### [WHAT IS EXPECTED]
Of the entries below, restate word for word only the section that runs from the line with "order: Artiodactyla" to the line with "common name: domestic cow", counting both ends.
· · · ·
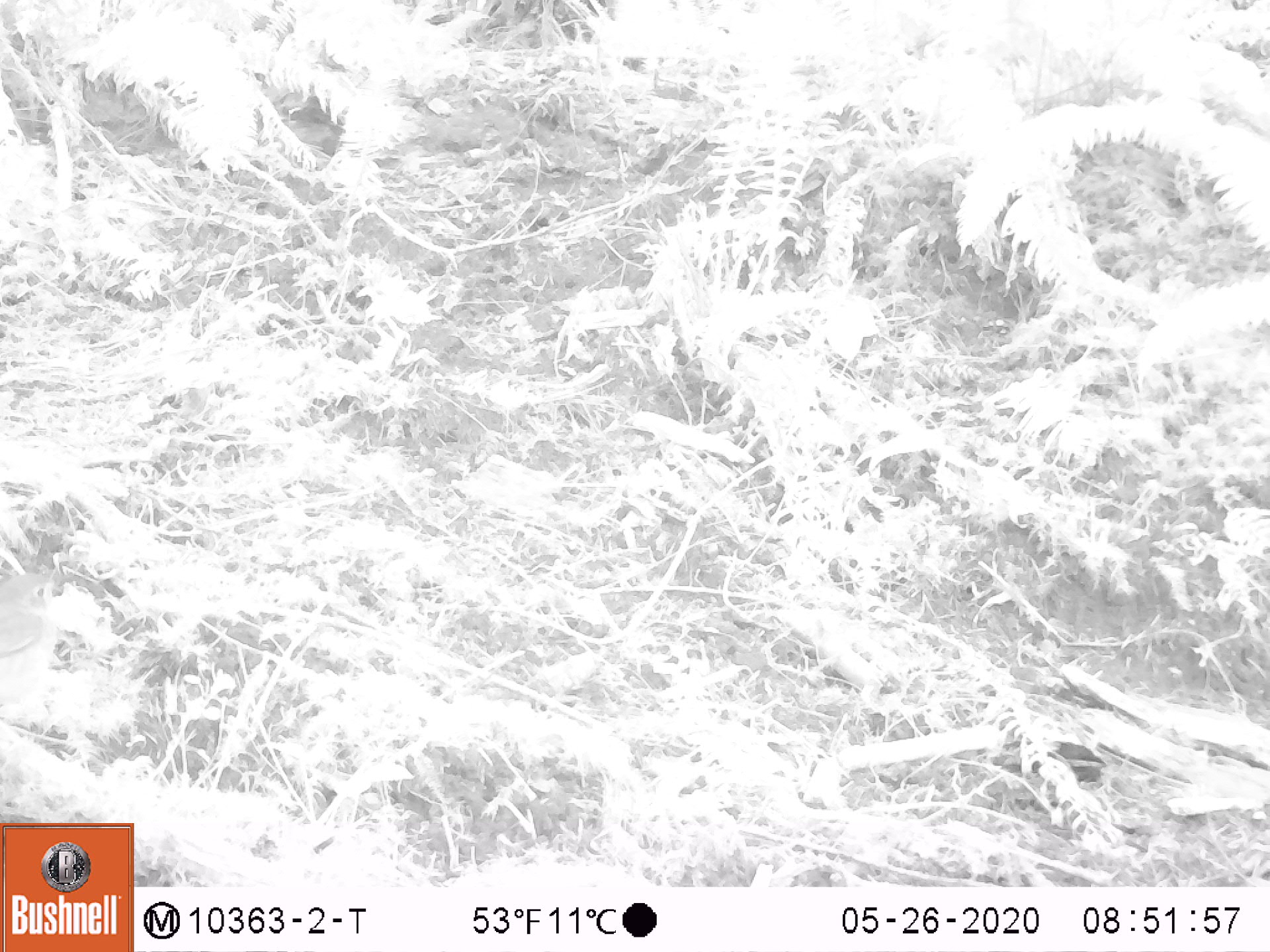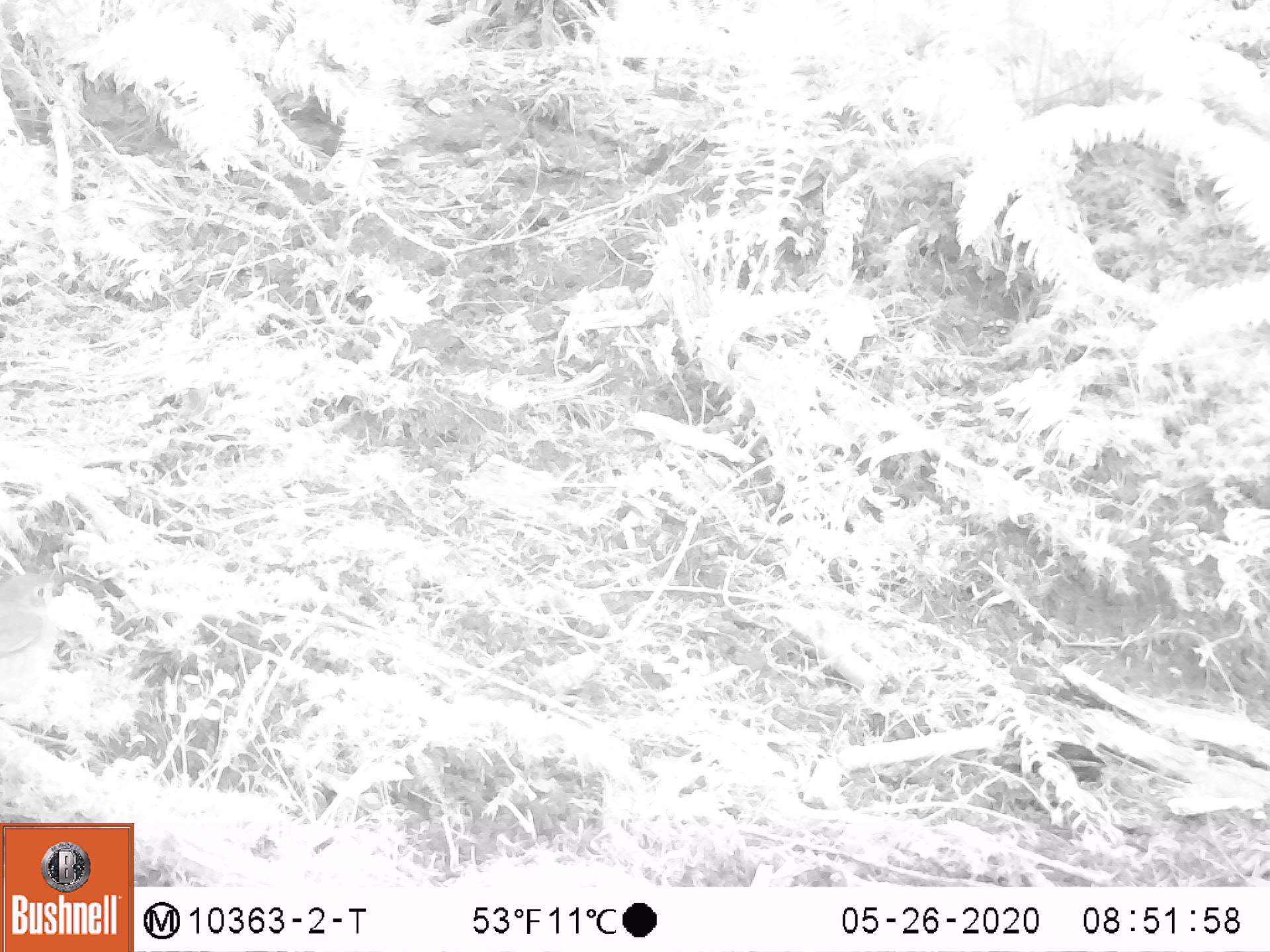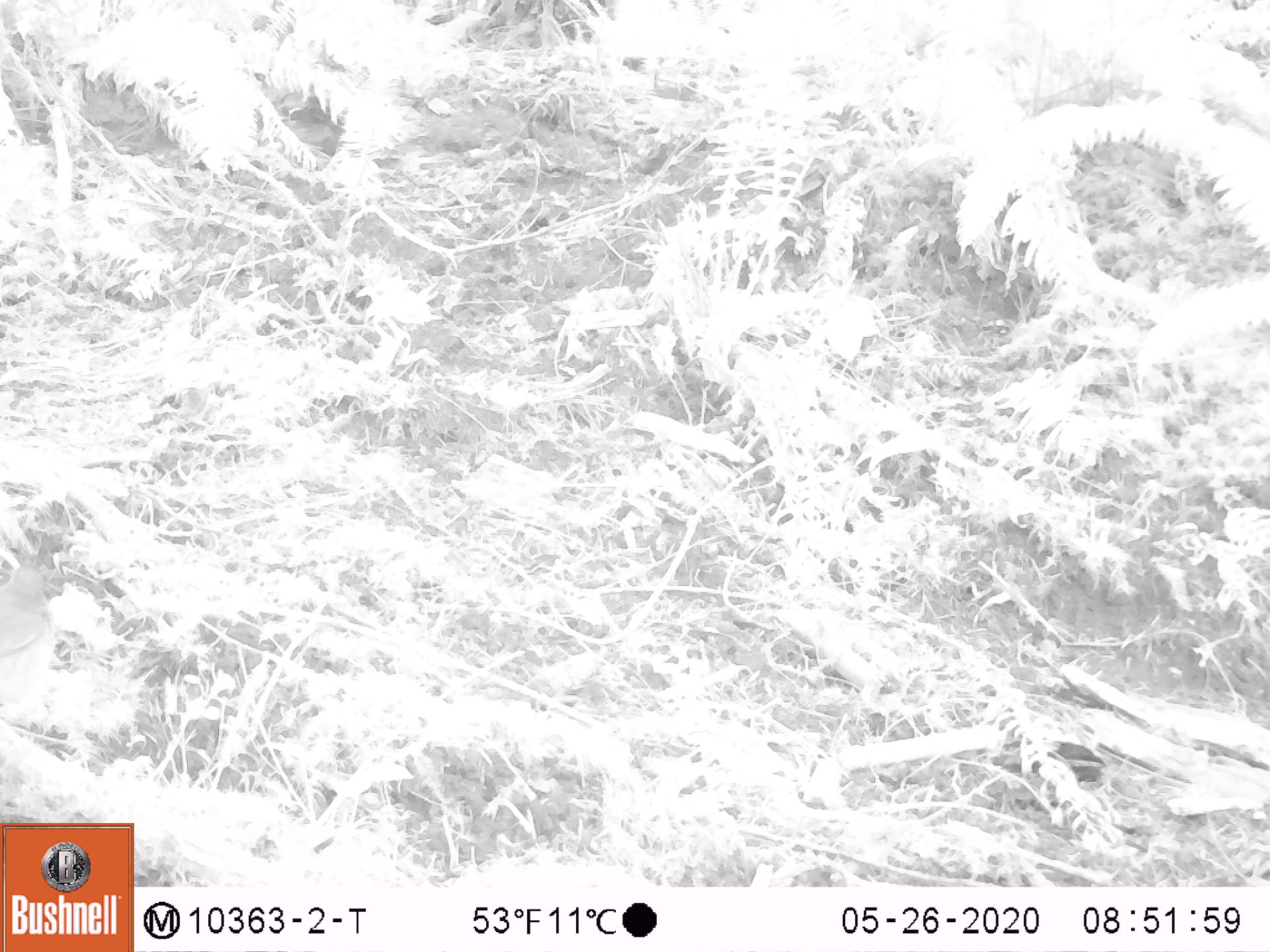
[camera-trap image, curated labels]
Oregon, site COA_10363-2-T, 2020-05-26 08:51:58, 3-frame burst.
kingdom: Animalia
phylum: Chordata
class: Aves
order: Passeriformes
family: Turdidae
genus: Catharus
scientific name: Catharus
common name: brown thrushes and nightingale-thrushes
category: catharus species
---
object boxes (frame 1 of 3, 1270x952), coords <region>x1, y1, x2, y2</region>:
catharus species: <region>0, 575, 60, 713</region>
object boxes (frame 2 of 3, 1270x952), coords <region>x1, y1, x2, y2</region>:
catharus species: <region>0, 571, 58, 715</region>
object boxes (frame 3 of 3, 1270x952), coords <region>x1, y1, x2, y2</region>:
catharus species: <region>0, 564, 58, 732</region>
· · · ·
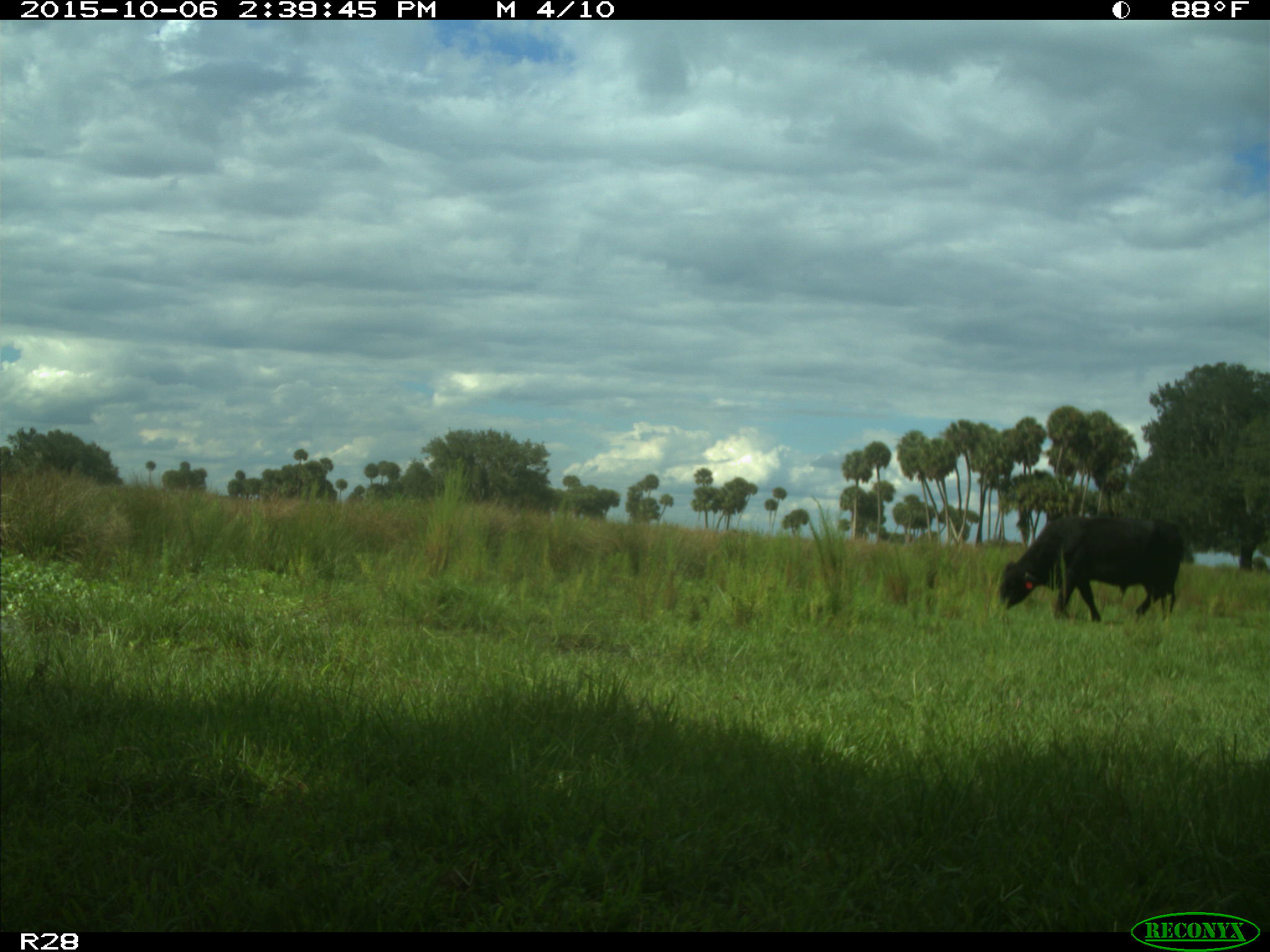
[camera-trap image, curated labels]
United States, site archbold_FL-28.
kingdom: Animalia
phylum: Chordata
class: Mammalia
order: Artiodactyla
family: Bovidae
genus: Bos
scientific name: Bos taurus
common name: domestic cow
· · · ·
### [RESPONSE]
order: Artiodactyla
family: Bovidae
genus: Bos
scientific name: Bos taurus
common name: domestic cow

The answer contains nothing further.